** START OF INPUT ROWS **

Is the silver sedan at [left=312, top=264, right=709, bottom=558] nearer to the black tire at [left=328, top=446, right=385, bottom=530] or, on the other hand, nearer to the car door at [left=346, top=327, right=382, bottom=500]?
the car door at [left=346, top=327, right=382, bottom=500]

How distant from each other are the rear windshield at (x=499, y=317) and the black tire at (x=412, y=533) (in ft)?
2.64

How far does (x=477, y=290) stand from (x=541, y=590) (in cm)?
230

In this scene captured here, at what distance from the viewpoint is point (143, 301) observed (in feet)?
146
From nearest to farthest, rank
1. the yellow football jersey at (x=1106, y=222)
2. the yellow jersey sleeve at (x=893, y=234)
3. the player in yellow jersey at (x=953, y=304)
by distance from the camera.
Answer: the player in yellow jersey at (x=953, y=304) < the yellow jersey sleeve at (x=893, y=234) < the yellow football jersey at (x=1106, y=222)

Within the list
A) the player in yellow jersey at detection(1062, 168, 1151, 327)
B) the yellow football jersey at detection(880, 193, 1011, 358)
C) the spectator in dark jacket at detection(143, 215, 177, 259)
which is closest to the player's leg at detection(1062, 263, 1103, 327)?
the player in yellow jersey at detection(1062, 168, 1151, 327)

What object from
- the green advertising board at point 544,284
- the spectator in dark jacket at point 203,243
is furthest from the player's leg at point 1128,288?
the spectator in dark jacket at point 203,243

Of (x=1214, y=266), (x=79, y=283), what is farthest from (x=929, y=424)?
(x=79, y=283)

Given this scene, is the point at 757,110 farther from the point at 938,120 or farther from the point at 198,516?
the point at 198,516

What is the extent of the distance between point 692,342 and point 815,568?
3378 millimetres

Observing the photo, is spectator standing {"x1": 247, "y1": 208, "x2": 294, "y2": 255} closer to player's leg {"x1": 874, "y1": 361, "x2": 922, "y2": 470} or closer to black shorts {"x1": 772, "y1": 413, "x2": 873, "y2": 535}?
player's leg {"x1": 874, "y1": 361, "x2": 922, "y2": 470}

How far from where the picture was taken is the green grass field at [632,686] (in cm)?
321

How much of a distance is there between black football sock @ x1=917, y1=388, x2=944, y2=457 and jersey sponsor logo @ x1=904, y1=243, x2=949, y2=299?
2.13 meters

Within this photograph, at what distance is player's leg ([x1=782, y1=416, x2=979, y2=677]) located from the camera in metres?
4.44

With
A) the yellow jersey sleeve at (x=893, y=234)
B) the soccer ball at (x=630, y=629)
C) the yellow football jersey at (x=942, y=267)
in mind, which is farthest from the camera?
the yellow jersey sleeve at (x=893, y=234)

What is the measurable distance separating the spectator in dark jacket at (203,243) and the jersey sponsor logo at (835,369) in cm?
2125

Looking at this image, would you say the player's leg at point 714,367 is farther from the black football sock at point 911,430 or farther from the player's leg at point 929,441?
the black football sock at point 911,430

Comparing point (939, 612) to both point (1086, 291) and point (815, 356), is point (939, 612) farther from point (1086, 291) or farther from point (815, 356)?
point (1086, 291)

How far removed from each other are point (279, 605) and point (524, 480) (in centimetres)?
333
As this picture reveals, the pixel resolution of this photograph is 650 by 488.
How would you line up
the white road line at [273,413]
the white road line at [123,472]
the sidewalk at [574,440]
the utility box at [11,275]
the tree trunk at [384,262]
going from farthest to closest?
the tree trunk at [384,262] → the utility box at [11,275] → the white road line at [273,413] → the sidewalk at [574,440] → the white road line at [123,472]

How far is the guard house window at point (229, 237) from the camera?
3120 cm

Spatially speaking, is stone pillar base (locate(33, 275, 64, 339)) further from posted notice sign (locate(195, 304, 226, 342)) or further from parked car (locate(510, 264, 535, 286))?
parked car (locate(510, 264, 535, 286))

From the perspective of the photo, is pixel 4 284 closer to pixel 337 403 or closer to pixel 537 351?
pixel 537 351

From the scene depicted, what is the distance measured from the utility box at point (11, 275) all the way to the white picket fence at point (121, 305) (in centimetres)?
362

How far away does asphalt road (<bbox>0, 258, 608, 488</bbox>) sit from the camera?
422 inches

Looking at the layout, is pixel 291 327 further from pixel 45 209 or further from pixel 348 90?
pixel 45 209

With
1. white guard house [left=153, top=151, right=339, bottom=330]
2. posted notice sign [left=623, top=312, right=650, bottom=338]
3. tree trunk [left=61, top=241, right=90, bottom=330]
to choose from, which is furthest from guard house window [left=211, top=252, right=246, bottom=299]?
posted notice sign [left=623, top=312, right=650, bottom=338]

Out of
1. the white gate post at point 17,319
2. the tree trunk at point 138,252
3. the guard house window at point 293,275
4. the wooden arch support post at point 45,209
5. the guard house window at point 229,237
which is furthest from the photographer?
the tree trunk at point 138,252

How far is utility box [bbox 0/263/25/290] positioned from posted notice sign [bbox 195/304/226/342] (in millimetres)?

** END OF INPUT ROWS **

* **AIM**: Copy all of the data above word for word, keeping every line in the same order.

* **TASK RESPONSE**:
Is the silver sedan at [left=312, top=264, right=709, bottom=558] nearer to the black tire at [left=328, top=446, right=385, bottom=530] or, on the other hand, nearer to the car door at [left=346, top=327, right=382, bottom=500]?
the car door at [left=346, top=327, right=382, bottom=500]

How distant from each other are the rear windshield at (x=499, y=317) and the black tire at (x=412, y=533) (in ft)?
2.64

How far does (x=477, y=290) stand from (x=541, y=590) (in cm)?
230

In this scene captured here, at what distance from the viewpoint is point (143, 301) observed (in feet)?
146
From nearest to farthest, rank
1. the yellow football jersey at (x=1106, y=222)
2. the yellow jersey sleeve at (x=893, y=234)
3. the player in yellow jersey at (x=953, y=304)
by distance from the camera.
Answer: the player in yellow jersey at (x=953, y=304) < the yellow jersey sleeve at (x=893, y=234) < the yellow football jersey at (x=1106, y=222)

Within the list
A) the player in yellow jersey at detection(1062, 168, 1151, 327)
B) the yellow football jersey at detection(880, 193, 1011, 358)
C) the spectator in dark jacket at detection(143, 215, 177, 259)
which is closest to the player's leg at detection(1062, 263, 1103, 327)?
the player in yellow jersey at detection(1062, 168, 1151, 327)

What object from
- the green advertising board at point 544,284
- the spectator in dark jacket at point 203,243
is furthest from the player's leg at point 1128,288?
the spectator in dark jacket at point 203,243

Of (x=1214, y=266), (x=79, y=283), what is farthest from (x=929, y=424)?
(x=79, y=283)

Given this scene, is the point at 757,110 farther from the point at 938,120 or farther from the point at 198,516?
the point at 198,516

What is the extent of the distance between point 692,342 and point 815,568?
3378 millimetres

Observing the photo, is spectator standing {"x1": 247, "y1": 208, "x2": 294, "y2": 255} closer to player's leg {"x1": 874, "y1": 361, "x2": 922, "y2": 470} or closer to black shorts {"x1": 772, "y1": 413, "x2": 873, "y2": 535}?
player's leg {"x1": 874, "y1": 361, "x2": 922, "y2": 470}

How far from where the picture was taken is the green grass field at [632,686] (in cm)?
321

How much of a distance is there between black football sock @ x1=917, y1=388, x2=944, y2=457 and jersey sponsor logo @ x1=904, y1=243, x2=949, y2=299?
2.13 meters

Within this photograph, at what distance is player's leg ([x1=782, y1=416, x2=979, y2=677]) located from the camera in metres?
4.44

With
A) the yellow jersey sleeve at (x=893, y=234)
B) the soccer ball at (x=630, y=629)
C) the yellow football jersey at (x=942, y=267)
in mind, which is farthest from the camera?
the yellow jersey sleeve at (x=893, y=234)

What is the measurable distance separating the spectator in dark jacket at (203,243) and the jersey sponsor logo at (835,369) in cm?
2125

Looking at this image, would you say the player's leg at point 714,367 is farther from the black football sock at point 911,430 or farther from the player's leg at point 929,441?
the black football sock at point 911,430

Comparing point (939, 612) to both point (1086, 291) and point (815, 356), is point (939, 612) farther from point (1086, 291) or farther from point (815, 356)?
point (1086, 291)

How far removed from each other are point (279, 605) and point (524, 480) (in centimetres)?
333
As this picture reveals, the pixel resolution of this photograph is 650 by 488.
How would you line up
the white road line at [273,413]
the white road line at [123,472]
the sidewalk at [574,440]
the utility box at [11,275]
the tree trunk at [384,262]
going from farthest to closest?
the tree trunk at [384,262] → the utility box at [11,275] → the white road line at [273,413] → the sidewalk at [574,440] → the white road line at [123,472]

How far is the guard house window at point (229, 237) from the camera?
3120 cm

Spatially speaking, is stone pillar base (locate(33, 275, 64, 339)) further from posted notice sign (locate(195, 304, 226, 342)) or further from parked car (locate(510, 264, 535, 286))?
parked car (locate(510, 264, 535, 286))

From the perspective of the photo, is pixel 4 284 closer to pixel 337 403 or closer to pixel 537 351?
pixel 537 351

From the scene depicted, what is the distance measured from the utility box at point (11, 275) all the way to the white picket fence at point (121, 305) (in centimetres)?
362

How far away does asphalt road (<bbox>0, 258, 608, 488</bbox>) sit from the camera?
422 inches

Looking at the layout, is pixel 291 327 further from pixel 45 209 or further from pixel 348 90?
pixel 45 209

With
1. white guard house [left=153, top=151, right=339, bottom=330]
2. posted notice sign [left=623, top=312, right=650, bottom=338]
3. tree trunk [left=61, top=241, right=90, bottom=330]
to choose from, which is furthest from guard house window [left=211, top=252, right=246, bottom=299]?
posted notice sign [left=623, top=312, right=650, bottom=338]

Out of
1. the white gate post at point 17,319
2. the tree trunk at point 138,252
3. the guard house window at point 293,275
4. the wooden arch support post at point 45,209
5. the guard house window at point 229,237
which is furthest from the photographer?
the tree trunk at point 138,252

How far is utility box [bbox 0/263/25/290] positioned from posted notice sign [bbox 195/304/226/342] (in millimetres)?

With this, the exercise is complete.